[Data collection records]

※ ※ ※

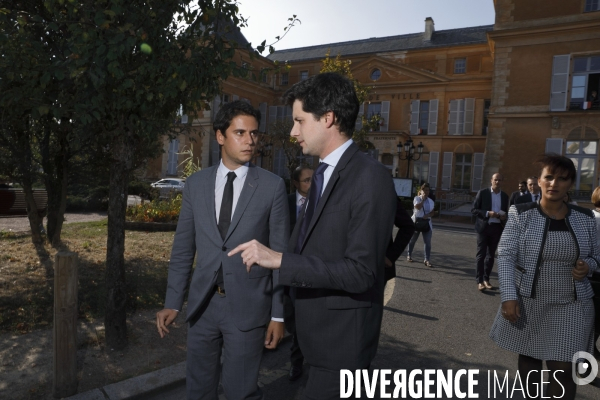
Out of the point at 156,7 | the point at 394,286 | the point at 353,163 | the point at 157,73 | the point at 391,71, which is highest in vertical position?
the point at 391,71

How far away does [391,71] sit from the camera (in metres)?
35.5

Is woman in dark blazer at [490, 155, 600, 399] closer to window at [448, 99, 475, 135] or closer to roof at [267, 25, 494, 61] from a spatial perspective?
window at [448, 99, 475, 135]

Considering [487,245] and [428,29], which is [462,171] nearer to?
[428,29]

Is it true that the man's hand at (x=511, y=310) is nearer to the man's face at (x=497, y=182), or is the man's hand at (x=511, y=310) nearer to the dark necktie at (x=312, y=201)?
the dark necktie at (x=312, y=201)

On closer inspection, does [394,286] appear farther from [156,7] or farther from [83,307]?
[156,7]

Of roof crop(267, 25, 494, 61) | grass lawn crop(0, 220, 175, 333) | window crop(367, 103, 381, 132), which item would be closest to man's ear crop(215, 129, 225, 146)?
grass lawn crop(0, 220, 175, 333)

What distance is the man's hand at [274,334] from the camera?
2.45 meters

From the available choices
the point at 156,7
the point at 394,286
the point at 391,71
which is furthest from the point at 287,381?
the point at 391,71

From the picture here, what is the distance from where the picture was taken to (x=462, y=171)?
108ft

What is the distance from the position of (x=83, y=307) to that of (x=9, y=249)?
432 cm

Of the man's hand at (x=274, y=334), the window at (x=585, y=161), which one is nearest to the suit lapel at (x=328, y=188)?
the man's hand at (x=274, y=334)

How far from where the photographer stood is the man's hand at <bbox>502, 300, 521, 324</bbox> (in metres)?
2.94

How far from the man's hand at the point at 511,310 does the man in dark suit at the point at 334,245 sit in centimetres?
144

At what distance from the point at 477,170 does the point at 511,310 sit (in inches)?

※ ※ ※

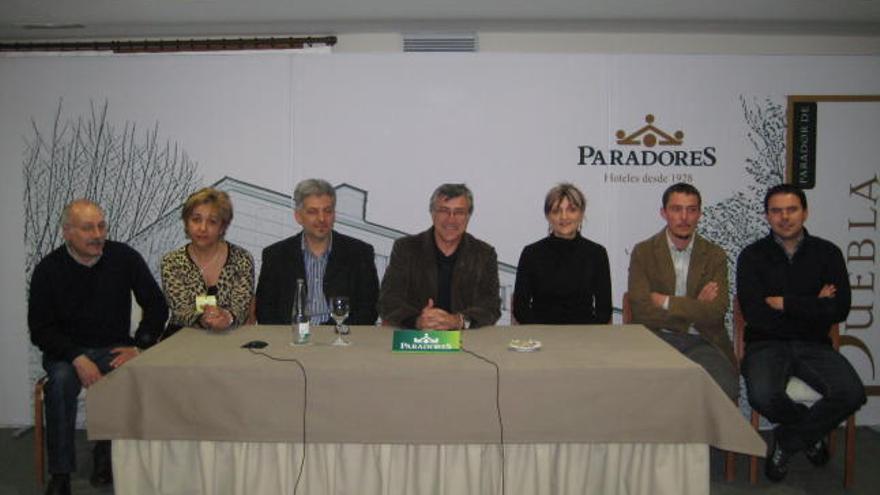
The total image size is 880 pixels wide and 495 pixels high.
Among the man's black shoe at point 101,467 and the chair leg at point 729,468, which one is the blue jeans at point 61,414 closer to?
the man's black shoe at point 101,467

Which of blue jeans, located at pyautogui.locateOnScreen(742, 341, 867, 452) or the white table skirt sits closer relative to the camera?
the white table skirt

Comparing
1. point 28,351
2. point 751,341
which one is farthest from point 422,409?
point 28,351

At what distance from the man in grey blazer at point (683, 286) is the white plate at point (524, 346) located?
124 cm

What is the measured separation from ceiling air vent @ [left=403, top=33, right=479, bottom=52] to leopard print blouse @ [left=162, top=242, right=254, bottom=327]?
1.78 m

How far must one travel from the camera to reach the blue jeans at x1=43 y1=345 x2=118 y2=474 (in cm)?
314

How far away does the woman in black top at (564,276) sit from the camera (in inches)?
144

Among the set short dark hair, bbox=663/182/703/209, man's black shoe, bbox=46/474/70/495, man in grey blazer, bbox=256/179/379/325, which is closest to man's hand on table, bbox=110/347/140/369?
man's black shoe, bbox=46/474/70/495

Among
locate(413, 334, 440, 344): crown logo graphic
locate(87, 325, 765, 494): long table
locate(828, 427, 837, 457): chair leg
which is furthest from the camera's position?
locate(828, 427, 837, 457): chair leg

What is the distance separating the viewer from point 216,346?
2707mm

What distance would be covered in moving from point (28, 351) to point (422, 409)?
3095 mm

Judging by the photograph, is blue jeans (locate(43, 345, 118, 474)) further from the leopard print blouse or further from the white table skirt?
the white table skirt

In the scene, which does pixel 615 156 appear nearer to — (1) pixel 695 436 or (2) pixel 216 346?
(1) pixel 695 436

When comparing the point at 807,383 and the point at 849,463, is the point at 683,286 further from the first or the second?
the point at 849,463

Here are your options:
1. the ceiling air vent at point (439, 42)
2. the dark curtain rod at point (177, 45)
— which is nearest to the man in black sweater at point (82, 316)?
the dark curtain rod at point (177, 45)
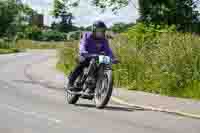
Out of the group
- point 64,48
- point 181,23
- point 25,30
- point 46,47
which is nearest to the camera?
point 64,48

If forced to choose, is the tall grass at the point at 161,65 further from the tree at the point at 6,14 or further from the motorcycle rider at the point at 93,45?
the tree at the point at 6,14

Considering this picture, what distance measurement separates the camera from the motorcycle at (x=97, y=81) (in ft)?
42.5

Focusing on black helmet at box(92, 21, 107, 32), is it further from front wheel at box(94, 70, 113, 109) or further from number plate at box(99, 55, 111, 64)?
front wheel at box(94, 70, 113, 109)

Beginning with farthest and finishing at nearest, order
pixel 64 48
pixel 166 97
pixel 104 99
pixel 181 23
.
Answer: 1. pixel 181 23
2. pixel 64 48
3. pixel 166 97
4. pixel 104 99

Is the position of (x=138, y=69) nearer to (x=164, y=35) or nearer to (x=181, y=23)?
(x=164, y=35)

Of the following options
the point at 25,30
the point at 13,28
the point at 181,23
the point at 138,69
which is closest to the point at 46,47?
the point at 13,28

※ ※ ※

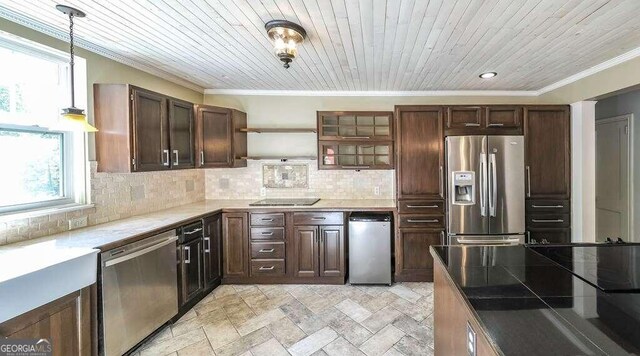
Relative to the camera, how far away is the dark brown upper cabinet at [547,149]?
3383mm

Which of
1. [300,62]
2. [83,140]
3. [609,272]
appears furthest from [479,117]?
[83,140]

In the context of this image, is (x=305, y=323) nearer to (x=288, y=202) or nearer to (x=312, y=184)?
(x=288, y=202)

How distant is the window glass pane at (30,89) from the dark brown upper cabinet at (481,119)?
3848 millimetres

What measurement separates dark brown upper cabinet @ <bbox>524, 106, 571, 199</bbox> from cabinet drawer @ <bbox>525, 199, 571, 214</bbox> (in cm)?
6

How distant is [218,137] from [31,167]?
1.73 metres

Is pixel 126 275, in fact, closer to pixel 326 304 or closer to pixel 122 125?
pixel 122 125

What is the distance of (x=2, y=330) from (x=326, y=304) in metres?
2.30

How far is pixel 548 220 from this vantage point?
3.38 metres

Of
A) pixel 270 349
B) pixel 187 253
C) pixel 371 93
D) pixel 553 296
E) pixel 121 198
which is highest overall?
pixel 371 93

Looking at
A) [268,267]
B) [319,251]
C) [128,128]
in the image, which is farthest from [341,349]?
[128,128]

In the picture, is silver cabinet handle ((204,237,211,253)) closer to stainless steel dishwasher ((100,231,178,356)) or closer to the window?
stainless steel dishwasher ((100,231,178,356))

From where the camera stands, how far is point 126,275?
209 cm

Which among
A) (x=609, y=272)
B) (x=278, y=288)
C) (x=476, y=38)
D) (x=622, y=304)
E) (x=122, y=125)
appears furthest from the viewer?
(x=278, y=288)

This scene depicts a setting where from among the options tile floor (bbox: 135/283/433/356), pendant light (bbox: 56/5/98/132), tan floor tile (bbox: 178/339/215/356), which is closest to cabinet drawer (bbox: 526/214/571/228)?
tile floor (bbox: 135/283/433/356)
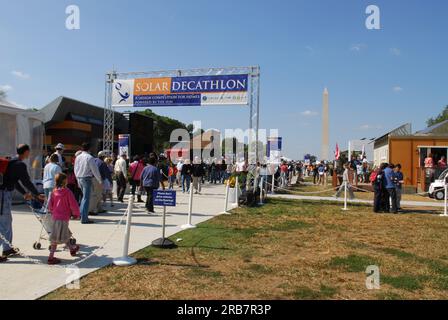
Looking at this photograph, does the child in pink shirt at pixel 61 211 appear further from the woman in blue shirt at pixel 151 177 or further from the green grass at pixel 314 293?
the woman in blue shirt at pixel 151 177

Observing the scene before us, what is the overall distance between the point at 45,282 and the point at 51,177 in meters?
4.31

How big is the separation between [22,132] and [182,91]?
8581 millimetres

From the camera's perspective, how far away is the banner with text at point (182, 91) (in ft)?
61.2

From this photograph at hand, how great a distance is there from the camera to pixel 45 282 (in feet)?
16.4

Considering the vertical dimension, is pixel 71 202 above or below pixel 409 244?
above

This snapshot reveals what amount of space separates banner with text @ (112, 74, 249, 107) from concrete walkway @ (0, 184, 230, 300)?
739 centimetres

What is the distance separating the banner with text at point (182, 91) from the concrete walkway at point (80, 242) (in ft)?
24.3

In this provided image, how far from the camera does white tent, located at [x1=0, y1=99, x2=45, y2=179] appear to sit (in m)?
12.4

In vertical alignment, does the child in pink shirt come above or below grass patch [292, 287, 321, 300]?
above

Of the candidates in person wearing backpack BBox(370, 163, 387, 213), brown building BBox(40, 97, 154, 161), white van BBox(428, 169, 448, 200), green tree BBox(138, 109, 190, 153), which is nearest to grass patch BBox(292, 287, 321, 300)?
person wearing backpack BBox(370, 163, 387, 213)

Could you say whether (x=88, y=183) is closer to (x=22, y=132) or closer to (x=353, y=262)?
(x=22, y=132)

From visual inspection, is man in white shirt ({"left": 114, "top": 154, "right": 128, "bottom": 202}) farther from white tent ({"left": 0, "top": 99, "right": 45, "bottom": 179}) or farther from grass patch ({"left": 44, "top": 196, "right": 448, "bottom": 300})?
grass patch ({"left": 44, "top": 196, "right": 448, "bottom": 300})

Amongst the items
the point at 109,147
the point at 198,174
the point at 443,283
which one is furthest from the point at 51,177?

※ ※ ※

SHORT TASK: Copy the lines word for word, starting at the line containing "In vertical alignment, does" and ending at the line containing "which one is furthest".

SOLUTION TO THIS TASK:
In vertical alignment, does the child in pink shirt come above or below grass patch [292, 287, 321, 300]?
above

Of the candidates in person wearing backpack BBox(370, 163, 387, 213), brown building BBox(40, 97, 154, 161), white van BBox(428, 169, 448, 200), green tree BBox(138, 109, 190, 153), which is nearest to grass patch BBox(292, 287, 321, 300)?
person wearing backpack BBox(370, 163, 387, 213)

Could you say whether (x=88, y=183) is closer to (x=22, y=132) or closer to (x=353, y=262)?
(x=22, y=132)

From visual inspection, is man in white shirt ({"left": 114, "top": 154, "right": 128, "bottom": 202}) farther from white tent ({"left": 0, "top": 99, "right": 45, "bottom": 179}) or farther from grass patch ({"left": 44, "top": 196, "right": 448, "bottom": 300})?
grass patch ({"left": 44, "top": 196, "right": 448, "bottom": 300})

Amongst the items
the point at 109,147
the point at 198,174
the point at 443,283
which one is furthest from the point at 51,177?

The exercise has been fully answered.